**Passage**
Despite a violent criminal history, a man wanted in connection with an assault and attempted rape in September is not considered a threat to public safety, Alexandria police say.
Authorities have been hunting for Shaun Carlan, 44, since about September 14 when city detectives identified him as the man who allegedly took a woman into a park between the 4600 and 4900 blocks of Eisenhower Ave. and assaulted her three days earlier.
The pair knew each other before the attack, said Det. Victor Ignacio, who is spearheading the investigation into the incident.
After meeting for drinks earlier in the evening, Carlan offered to give the woman a ride home on his moped, Ignacio said. The two stopped at a 7-Eleven to buy more beer and made their way to the park to continue drinking about 2 a.m., according to authorities. When Carlan made an unwanted advance, the woman refused him and “he lost it and he beat the living daylights out of her,” Ignacio said.
Suffering non life-threatening injuries, the woman was able to get free from Carlan. She contacted police shortly after fleeing. Authorities have been trying to track Carlan down ever since.
It’s not his first brush with the law. Carlan was about three months into a three-year period of supervised release when the incident occurred. He pleaded guilty in October 2010 to assault and battery and unlawful wounding for attacking two individuals in August of that year.
A judge sentenced Carlan to three years and three months of jail time, though all but nine months was suspended. He was released in June.
Police say Carlan’s criminal history is closely linked with alcohol. He is a bigger threat to his friends than the public, Ignacio said.
“I don’t think [Carlan] is going to go out there and rape somebody and beat somebody he doesn’t know,” he said. “He’s not a person we’d consider to be going out there and grabbing people.”
Deputy Chief Cleveland Spruill echoed Ignacio’s assessment of Carlan. Had police considered Carlan a danger, they would have alerted the public long before October 13, when the department released his description and called on residents for their help in finding him.
“There was no reason to think he was angry or was going to do anything to anyone else,” Spruill said. “Our policy is [whenever] we have a case where we feel like an individual who is at large is a threat to the community, we release that information.”

Entries from a data source:
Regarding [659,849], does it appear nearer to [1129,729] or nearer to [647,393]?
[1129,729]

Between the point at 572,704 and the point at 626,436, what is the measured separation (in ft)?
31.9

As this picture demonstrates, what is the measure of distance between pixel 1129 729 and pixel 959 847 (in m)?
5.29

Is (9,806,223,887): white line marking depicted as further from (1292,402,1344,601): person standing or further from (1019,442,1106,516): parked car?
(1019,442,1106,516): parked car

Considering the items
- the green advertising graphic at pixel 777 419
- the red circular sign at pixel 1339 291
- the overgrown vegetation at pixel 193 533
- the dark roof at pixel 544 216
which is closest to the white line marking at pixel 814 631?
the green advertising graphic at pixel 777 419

**Task prompt**
Can you retype the whole article above about the Alexandria assault suspect, word for word?

**Answer section**
Despite a violent criminal history, a man wanted in connection with an assault and attempted rape in September is not considered a threat to public safety, Alexandria police say.
Authorities have been hunting for Shaun Carlan, 44, since about September 14 when city detectives identified him as the man who allegedly took a woman into a park between the 4600 and 4900 blocks of Eisenhower Ave. and assaulted her three days earlier.
The pair knew each other before the attack, said Det. Victor Ignacio, who is spearheading the investigation into the incident.
After meeting for drinks earlier in the evening, Carlan offered to give the woman a ride home on his moped, Ignacio said. The two stopped at a 7-Eleven to buy more beer and made their way to the park to continue drinking about 2 a.m., according to authorities. When Carlan made an unwanted advance, the woman refused him and “he lost it and he beat the living daylights out of her,” Ignacio said.
Suffering non life-threatening injuries, the woman was able to get free from Carlan. She contacted police shortly after fleeing. Authorities have been trying to track Carlan down ever since.
It’s not his first brush with the law. Carlan was about three months into a three-year period of supervised release when the incident occurred. He pleaded guilty in October 2010 to assault and battery and unlawful wounding for attacking two individuals in August of that year.
A judge sentenced Carlan to three years and three months of jail time, though all but nine months was suspended. He was released in June.
Police say Carlan’s criminal history is closely linked with alcohol. He is a bigger threat to his friends than the public, Ignacio said.
“I don’t think [Carlan] is going to go out there and rape somebody and beat somebody he doesn’t know,” he said. “He’s not a person we’d consider to be going out there and grabbing people.”
Deputy Chief Cleveland Spruill echoed Ignacio’s assessment of Carlan. Had police considered Carlan a danger, they would have alerted the public long before October 13, when the department released his description and called on residents for their help in finding him.
“There was no reason to think he was angry or was going to do anything to anyone else,” Spruill said. “Our policy is [whenever] we have a case where we feel like an individual who is at large is a threat to the community, we release that information.”